§ Dataset excerpts:
==*==

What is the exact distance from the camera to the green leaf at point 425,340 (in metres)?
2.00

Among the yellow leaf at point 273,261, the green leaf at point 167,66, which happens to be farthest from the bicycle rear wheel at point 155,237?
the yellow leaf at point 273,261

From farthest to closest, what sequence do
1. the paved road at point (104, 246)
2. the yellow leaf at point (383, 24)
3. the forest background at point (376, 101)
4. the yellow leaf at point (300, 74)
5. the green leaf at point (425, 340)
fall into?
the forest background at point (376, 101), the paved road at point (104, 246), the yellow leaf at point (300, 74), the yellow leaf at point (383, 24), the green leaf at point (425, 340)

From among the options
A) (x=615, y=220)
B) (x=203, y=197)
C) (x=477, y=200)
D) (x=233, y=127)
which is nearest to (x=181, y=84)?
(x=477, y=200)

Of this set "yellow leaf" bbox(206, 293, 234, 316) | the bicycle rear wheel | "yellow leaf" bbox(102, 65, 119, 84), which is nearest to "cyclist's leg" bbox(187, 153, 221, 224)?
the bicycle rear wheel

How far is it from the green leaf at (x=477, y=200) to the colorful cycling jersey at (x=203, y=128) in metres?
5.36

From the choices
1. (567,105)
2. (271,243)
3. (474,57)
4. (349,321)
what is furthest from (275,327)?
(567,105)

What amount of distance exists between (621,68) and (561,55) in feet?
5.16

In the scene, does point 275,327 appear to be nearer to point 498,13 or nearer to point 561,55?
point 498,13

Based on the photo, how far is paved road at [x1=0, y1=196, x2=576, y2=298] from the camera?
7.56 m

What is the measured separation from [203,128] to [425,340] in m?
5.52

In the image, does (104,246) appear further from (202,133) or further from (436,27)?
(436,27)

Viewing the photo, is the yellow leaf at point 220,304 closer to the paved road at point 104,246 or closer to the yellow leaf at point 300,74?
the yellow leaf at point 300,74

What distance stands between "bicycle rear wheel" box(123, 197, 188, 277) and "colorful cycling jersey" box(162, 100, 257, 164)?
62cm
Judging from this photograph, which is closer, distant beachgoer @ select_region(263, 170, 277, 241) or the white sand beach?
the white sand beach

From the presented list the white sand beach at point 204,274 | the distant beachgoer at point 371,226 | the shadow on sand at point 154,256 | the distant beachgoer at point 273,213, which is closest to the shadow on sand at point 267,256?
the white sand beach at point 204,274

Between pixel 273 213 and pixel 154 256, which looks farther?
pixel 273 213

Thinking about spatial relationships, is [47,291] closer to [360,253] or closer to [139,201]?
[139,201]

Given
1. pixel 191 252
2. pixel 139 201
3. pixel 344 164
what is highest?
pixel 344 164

==*==

§ Objective: Rewrite the part of the records that opens with the line containing "Between pixel 273" and runs through the end of the records, keeping the requests unchanged and adding 118 to every coordinate in the answers.

§ Right answer:
Between pixel 273 213 and pixel 154 256, which looks farther?
pixel 391 331

Thinking about spatial relationships, is [47,291] closer to [360,253] or closer to [139,201]?
[257,319]

Given
1. pixel 191 252
2. pixel 139 201
3. pixel 344 164
what is highest?
pixel 462 282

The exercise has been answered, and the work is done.